**SOURCE PASSAGE**

▼

It was great! I had passes into the locker rooms. I talked to Walt Frazier and so, I, in the three years never made more than $3000, because I really couldn't draw. I had a formula. I stole from Savignac and Andre Francois people who I thought couldn't draw. I mean I was that stupid. Does that makes sense? People who were doing that kind of simplified, they weren't cartoons, but they were quote humurous illustruations.
And I thought, "Well I can do that. "I don't have to really draw to do that." So, I did that, and at the end of three years I thought, "It's over, I'm making $3,000 a year. "It's not going anywhere, "I can't go back to graphic design." And then this nagging voice said, "It's time to learn how to draw." (laughs) At 28, I think, "Okay, now I know why I have to learn how to draw." I did the usual, typical, drawing everything, drawing anything, drawing on location, copying stuff, whatever.
And a year later, I could draw a little. And then the question became: okay, now you can draw a little, what are you going to draw? I thought it didn't work when I made quotes of portfolio for art directors. I mean I was trying to please somebody out there. And I was following their comments, which would be "you need more book jackets." (laughs) I'd go home and do some, alright.
And then it never hit me that they were book jacket art directors. And then the next person would say, "You got too many book jackets in here. "You need more dogs." And I'd go home and do dogs. Anyway, so I made a list when I was 28. I said, "Why don't you make a list of things "you really know about." So, I made a list, and the first thing that came up were cows. I was brought up on a dairy farm, and next to I wrote, "I have never drawn a cow." I've drawn a lot of buffalos, hyenas, whatever, whatever.
The next thing that came up was deer. We hunted them, we ate them, we butchered them. I have never drawn a deer, and it's beginning to occur to me that the things I actually know about, and have lived through, and have a real sense of, are not turning up in my pictures. And the third thing that came up was guns. My brother's been carrying a handgun since he was 15. He's now 78. He works 60 hours a week as a boat mechanic.

▲

(Scene-based reasoning records)
▼

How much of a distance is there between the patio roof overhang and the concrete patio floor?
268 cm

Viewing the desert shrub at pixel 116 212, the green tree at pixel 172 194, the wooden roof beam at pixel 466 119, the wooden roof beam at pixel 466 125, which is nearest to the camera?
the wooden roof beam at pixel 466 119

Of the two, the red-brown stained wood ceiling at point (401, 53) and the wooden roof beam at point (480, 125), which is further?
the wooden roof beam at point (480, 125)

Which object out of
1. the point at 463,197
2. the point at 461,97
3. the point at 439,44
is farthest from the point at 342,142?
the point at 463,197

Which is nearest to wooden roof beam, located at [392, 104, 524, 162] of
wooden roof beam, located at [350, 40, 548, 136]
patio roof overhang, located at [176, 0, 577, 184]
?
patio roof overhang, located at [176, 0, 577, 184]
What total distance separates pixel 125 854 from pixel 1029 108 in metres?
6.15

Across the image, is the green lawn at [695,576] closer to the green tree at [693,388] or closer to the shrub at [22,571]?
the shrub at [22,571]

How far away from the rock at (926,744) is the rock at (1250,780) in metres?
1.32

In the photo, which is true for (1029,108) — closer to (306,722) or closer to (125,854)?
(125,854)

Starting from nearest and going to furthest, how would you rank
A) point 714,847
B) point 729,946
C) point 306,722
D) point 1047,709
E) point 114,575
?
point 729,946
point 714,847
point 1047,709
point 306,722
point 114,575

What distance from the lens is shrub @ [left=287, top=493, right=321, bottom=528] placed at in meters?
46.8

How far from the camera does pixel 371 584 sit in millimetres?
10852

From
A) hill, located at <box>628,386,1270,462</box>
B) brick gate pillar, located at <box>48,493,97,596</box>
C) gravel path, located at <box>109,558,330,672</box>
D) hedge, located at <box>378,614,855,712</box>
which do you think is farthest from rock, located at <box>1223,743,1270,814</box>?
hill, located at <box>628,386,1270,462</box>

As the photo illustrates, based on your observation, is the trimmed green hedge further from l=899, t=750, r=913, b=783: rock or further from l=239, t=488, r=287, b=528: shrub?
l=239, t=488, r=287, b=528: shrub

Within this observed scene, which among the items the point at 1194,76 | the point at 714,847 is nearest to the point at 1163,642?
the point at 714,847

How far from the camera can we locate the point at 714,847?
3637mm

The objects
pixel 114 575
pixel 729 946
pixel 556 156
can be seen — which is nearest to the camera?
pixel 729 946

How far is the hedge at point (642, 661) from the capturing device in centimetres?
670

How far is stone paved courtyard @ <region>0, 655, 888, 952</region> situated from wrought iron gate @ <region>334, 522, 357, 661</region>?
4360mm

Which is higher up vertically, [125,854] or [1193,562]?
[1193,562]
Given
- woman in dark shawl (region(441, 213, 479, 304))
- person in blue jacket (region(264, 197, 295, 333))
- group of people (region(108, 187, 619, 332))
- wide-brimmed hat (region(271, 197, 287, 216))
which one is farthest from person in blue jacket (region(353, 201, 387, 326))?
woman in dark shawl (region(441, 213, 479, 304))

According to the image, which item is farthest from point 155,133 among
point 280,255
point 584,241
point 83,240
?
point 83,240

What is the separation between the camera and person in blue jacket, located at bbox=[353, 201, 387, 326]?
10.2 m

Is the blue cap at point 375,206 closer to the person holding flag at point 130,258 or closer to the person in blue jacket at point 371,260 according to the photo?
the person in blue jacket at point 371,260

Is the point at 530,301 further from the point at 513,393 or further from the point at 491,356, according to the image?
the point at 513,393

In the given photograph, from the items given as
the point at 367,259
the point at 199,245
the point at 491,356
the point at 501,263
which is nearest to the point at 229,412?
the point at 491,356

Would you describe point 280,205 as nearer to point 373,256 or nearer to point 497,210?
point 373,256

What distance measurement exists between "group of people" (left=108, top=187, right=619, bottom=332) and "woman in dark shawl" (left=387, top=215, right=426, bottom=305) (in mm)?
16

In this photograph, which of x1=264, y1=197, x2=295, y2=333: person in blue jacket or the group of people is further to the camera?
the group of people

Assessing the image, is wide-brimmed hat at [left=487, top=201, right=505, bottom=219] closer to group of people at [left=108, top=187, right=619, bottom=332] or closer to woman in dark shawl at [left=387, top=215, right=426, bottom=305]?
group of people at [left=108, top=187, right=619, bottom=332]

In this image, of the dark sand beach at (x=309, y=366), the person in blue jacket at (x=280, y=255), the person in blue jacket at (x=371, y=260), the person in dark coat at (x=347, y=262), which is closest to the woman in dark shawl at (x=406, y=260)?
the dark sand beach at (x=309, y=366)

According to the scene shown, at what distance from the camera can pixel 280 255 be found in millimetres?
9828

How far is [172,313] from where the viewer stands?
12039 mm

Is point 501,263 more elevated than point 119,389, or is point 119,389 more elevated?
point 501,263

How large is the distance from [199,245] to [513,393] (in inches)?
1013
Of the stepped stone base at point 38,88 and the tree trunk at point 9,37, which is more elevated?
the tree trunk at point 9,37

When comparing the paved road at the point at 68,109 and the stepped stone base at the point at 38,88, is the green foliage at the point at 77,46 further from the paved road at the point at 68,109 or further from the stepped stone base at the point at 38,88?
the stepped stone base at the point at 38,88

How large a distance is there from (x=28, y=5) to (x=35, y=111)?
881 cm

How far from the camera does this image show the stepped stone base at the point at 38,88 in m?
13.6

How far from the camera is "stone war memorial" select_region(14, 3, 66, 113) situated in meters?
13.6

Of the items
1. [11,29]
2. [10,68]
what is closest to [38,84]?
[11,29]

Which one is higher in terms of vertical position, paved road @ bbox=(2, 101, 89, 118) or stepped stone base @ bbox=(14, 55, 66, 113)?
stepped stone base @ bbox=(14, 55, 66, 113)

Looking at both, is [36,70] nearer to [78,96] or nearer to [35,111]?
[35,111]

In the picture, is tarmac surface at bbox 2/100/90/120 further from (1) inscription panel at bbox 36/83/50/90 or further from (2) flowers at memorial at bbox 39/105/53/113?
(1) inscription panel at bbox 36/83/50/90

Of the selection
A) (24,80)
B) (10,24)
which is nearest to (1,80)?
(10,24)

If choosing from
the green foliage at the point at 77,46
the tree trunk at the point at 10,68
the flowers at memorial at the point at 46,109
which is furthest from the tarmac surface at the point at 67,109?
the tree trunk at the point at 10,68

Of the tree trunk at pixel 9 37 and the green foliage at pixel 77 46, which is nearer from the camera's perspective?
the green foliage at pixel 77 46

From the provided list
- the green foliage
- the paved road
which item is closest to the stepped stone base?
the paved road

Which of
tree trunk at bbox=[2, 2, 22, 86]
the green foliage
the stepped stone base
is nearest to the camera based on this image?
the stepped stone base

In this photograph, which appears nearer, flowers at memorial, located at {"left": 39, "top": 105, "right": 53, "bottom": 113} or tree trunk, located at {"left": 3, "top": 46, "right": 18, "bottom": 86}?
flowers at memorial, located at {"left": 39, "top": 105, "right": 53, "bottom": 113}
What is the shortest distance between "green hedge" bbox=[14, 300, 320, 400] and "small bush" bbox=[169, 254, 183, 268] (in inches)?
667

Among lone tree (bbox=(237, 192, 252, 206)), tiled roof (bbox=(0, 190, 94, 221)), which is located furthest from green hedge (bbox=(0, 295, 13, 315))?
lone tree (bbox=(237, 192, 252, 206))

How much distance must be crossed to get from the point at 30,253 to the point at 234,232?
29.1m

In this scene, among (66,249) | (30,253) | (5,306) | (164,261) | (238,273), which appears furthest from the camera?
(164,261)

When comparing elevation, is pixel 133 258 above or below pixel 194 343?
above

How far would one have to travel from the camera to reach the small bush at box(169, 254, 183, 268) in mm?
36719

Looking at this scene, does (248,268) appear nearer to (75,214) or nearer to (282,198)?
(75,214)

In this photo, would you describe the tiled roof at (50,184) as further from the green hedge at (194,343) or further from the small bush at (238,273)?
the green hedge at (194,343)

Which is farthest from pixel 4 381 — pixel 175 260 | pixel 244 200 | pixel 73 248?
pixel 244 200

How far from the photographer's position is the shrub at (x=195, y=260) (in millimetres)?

▲

**TASKS TO COMPLETE**
**A)** Translate this sentence from the passage on learning to draw into Spanish: "He works 60 hours a week as a boat mechanic."
**B)** Answer these questions using the passage on learning to draw:
(i) What is the most the speaker made in the three years?
(ii) How old was the speaker when making the list?
(iii) How old is the speaker's brother now?
**C)** Retype the part of the passage on learning to draw that opens with the words containing "The next thing" and closes with "a boat mechanic.".

**RESULTS IN ORDER**
**A)** Trabaja 60 horas a la semana como mecánico de barcos.

**B)**
(i) $3,000
(ii) 28
(iii) 78

**C)**
The next thing that came up was deer. We hunted them, we ate them, we butchered them. I have never drawn a deer, and it's beginning to occur to me that the things I actually know about, and have lived through, and have a real sense of, are not turning up in my pictures. And the third thing that came up was guns. My brother's been carrying a handgun since he was 15. He's now 78. He works 60 hours a week as a boat mechanic.